Eccola evocata, la Libia. “L’Ue svolse un ruolo cruciale, nel rovesciamento di Gheddafi, solo nove anni fa. E ora, come per un’eterogenesi dei fini, ci ritroviamo coi russi in Cirenaica e i turchi in Tripolitania. Io non coltivo la minima nostalgia per le dittature del nordafrica, ma quando leggo della creazione di una base di Mig-29 ad Al Jufra mi chiedo cosa debba succedere, ancora, perché l’Europa si occupi della Libia davvero. Sono stati fatti dei progressi nel consolidamento del cessate il fuoco.
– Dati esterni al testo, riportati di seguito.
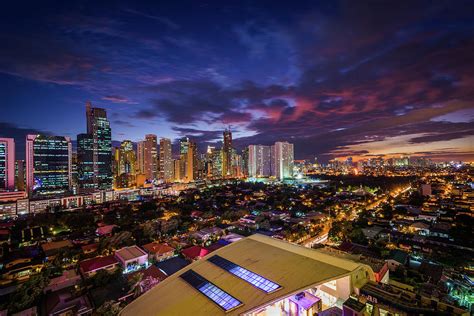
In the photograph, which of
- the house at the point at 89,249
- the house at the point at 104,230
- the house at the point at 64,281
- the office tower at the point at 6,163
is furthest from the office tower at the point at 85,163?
the house at the point at 64,281

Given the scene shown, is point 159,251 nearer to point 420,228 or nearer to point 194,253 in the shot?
point 194,253

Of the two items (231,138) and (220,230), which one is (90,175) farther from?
(231,138)

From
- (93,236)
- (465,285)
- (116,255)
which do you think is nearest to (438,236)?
(465,285)

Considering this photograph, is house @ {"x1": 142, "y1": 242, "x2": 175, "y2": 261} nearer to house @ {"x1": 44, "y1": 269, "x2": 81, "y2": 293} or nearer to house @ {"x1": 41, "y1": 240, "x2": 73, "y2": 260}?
house @ {"x1": 44, "y1": 269, "x2": 81, "y2": 293}

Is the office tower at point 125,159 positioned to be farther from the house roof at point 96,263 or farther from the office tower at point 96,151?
the house roof at point 96,263

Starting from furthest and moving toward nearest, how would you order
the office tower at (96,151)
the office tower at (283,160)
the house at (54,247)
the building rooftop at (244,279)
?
the office tower at (283,160)
the office tower at (96,151)
the house at (54,247)
the building rooftop at (244,279)

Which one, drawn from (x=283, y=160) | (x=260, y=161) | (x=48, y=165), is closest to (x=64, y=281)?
(x=48, y=165)

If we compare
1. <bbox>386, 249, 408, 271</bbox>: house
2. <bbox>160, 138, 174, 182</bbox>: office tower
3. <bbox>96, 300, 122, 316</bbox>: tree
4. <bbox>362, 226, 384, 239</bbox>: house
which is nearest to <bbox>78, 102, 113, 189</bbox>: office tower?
<bbox>160, 138, 174, 182</bbox>: office tower
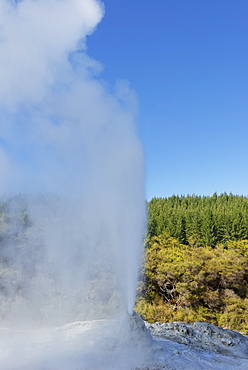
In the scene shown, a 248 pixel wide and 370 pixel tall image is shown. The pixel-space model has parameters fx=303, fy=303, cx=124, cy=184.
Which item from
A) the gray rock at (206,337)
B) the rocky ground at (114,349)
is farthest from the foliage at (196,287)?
the rocky ground at (114,349)

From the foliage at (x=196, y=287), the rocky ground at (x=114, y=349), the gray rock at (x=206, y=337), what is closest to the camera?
the rocky ground at (x=114, y=349)

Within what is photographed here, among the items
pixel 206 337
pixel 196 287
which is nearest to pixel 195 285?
pixel 196 287

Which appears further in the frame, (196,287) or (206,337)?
(196,287)

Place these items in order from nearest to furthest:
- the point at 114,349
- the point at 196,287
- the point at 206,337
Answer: the point at 114,349 → the point at 206,337 → the point at 196,287

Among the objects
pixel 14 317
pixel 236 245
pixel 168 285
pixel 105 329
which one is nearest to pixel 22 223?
pixel 14 317

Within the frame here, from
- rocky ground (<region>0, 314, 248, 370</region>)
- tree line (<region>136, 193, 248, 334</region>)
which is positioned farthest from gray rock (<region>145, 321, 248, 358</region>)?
tree line (<region>136, 193, 248, 334</region>)

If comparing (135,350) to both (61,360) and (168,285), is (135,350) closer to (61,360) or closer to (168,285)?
(61,360)

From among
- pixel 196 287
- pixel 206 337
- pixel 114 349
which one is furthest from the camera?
pixel 196 287

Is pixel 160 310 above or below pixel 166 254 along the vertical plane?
below

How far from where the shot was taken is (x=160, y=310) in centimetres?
1662

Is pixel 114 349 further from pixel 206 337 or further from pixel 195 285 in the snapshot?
pixel 195 285

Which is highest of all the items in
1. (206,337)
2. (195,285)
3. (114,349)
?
(114,349)

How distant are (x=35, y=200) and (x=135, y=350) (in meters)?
7.36

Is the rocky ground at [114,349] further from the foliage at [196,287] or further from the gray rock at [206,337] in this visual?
the foliage at [196,287]
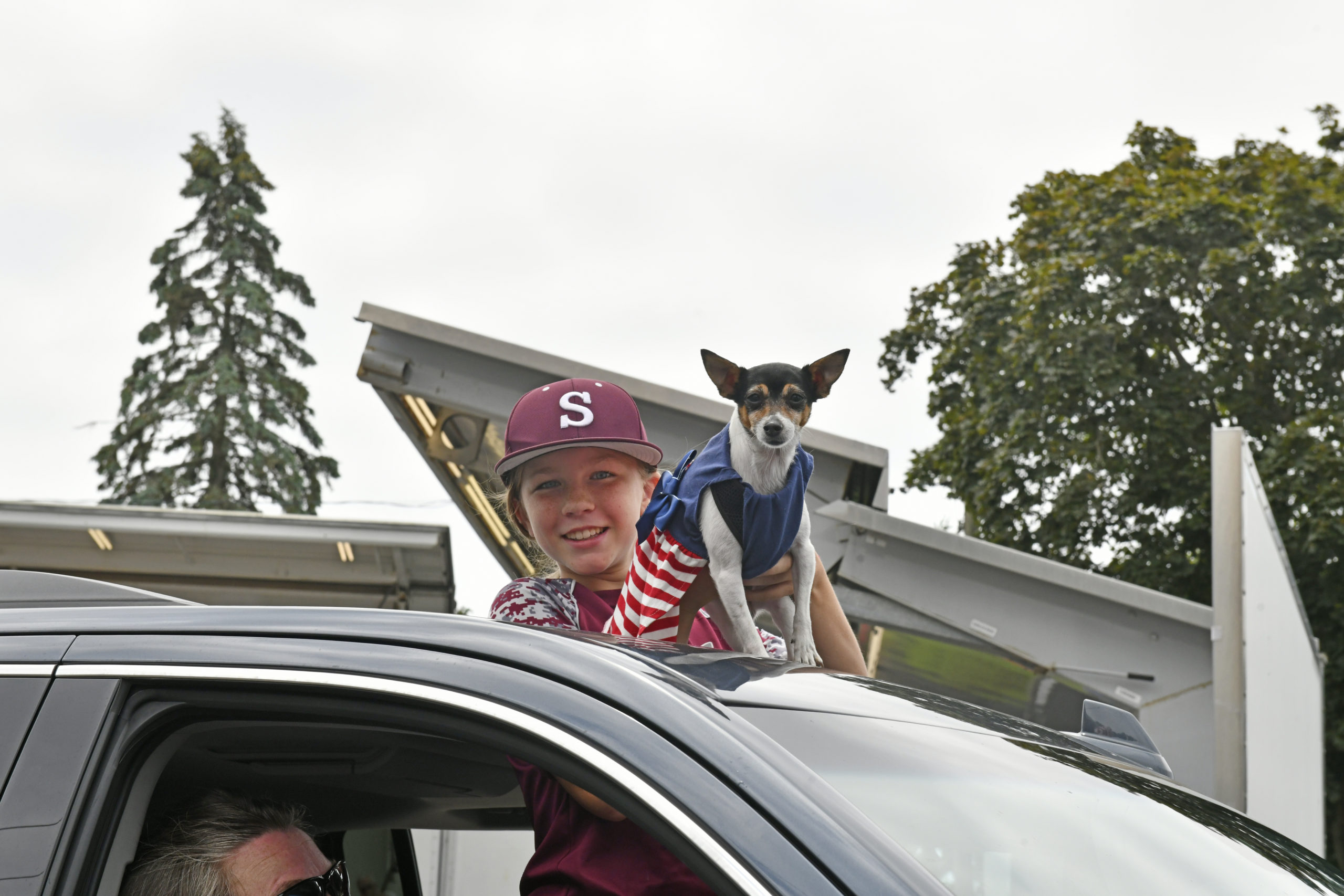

Ma davvero pensiamo che questo basti?”.

 

Cosa manca, all’Ue? “Non è pensabile occuparsi del Mediterraneo senza una difesa comune europea che abbia una propria capacità di proiezione. Ed è velleitario immaginare di giocare un ruolo geopolitico senza parlare con una sola voce e con un unico linguaggio. L’inviato speciale dell’Onu in Libia si è dimesso a marzo. E’ passato quasi un anno, senza che le Nazioni Unite abbia saputo nominare un proprio successore”. Nel frattempo Russia e Turchia sono passate alle vie di fatto.  “Hanno guadagnato terreno con un uso spregiudicato e disinvolto delle proprie capacità belliche. E tuttavia Mosca ed Ankara hanno difficoltà a promuovere una ricostruzione unitaria della Libia. Bruxelles invece quella forza economica ce l’ha: la democrazia europea, vorrei dire, quella forza ce l’ha. E deve farla valere. Servirebbe un Recovery plan ad hoc, ovviamente in proporzioni ridotte rispetto a quello appena varato per gli stati membri. Questo convincerebbe quella vasta e influente parte dell’opinione pubblica libica che crede ancora nell’Europa. Ma è una corsa contro il tempo: l’inerzia europea favorisce una soluzione di divisione per aree d’influenza sul modello siriano, con una Cirenaica russo-emiratina e una Tripolitania turco-qatariota”.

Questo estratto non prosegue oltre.